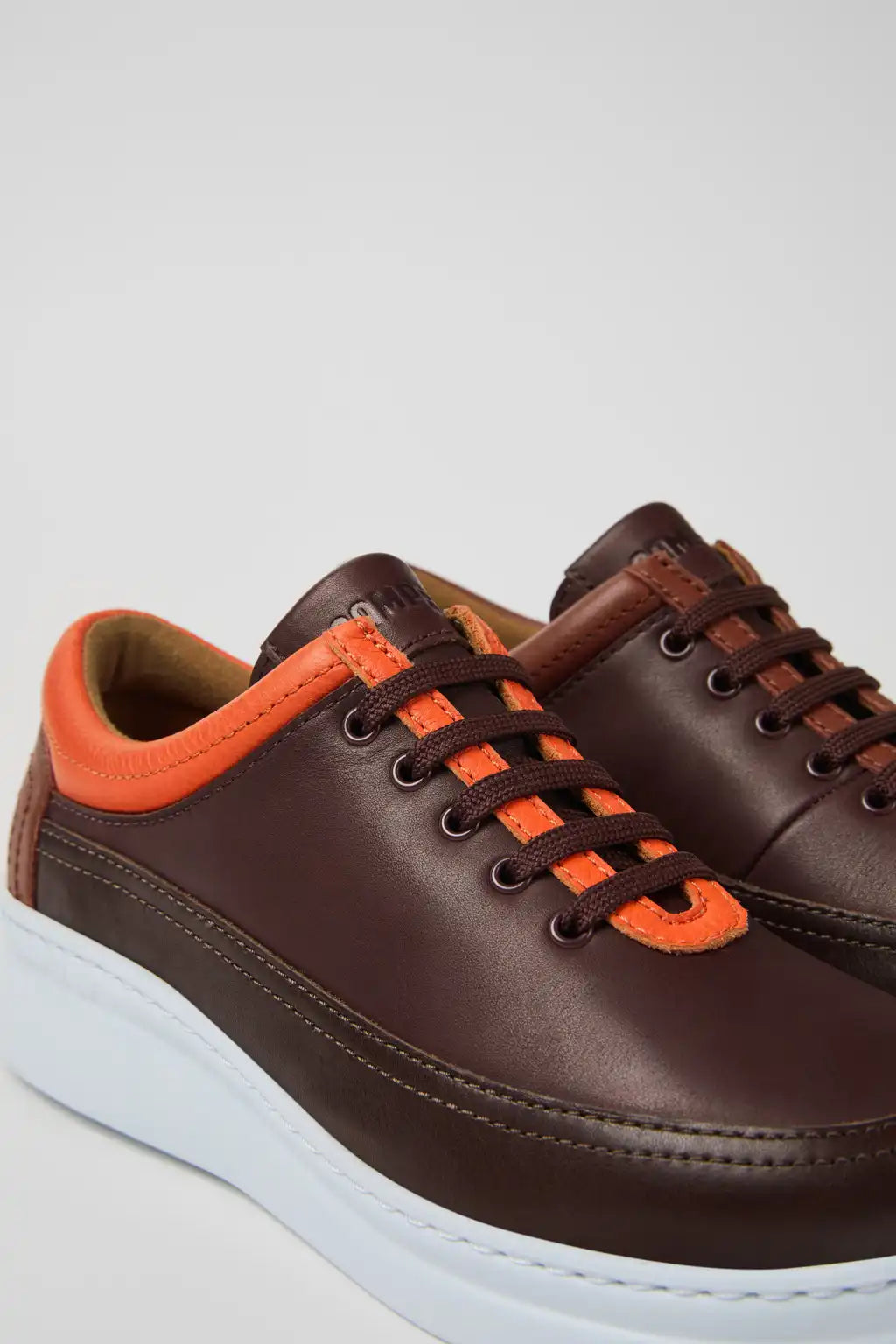 Twins Multicolored Leather Sneaker for Women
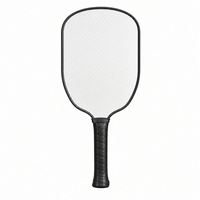 Raquette de pickleball en fibre de carbone brute de qualité supérieure, épaisseur 13 mm, technologie thermoformée 3K, équipement d'entraînement, logo personnalisé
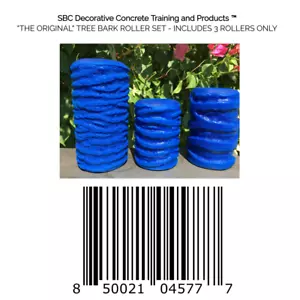 "THE ORIGINAL" TREE BARK ROLLER SET - PERFECT TREE BARK REPLICATOR - 3 ROLLERS - Picture 1 of 8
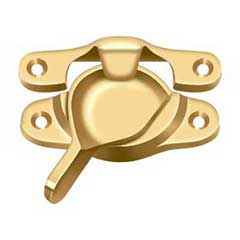Deltana [WLS9CR003] Solid Brass Window Sash Lock - Polished Brass (PVD) Finish - 2 3/4&quot; L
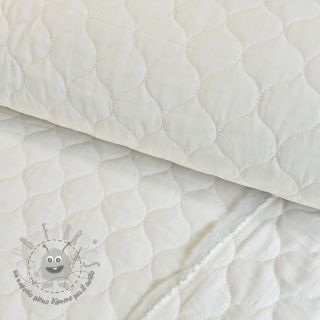 Tessuto trapuntato Round ecru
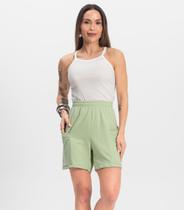 Shorts Feminino Moletinho Infinita Cor Verde Shorts Feminino Moletinho Infinita Cor Verde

■ **Task instructions**:
Nothing is needed beyond an exact transcription of the lines from the one containing "Deltana [WLS9CR003] Solid" to the end of the entries above, with the pictures omitted.

■ **Task result**:
Deltana [WLS9CR003] Solid Brass Window Sash Lock - Polished Brass (PVD) Finish - 2 3/4&quot; L
 Tessuto trapuntato Round ecru
 Shorts Feminino Moletinho Infinita Cor Verde Shorts Feminino Moletinho Infinita Cor Verde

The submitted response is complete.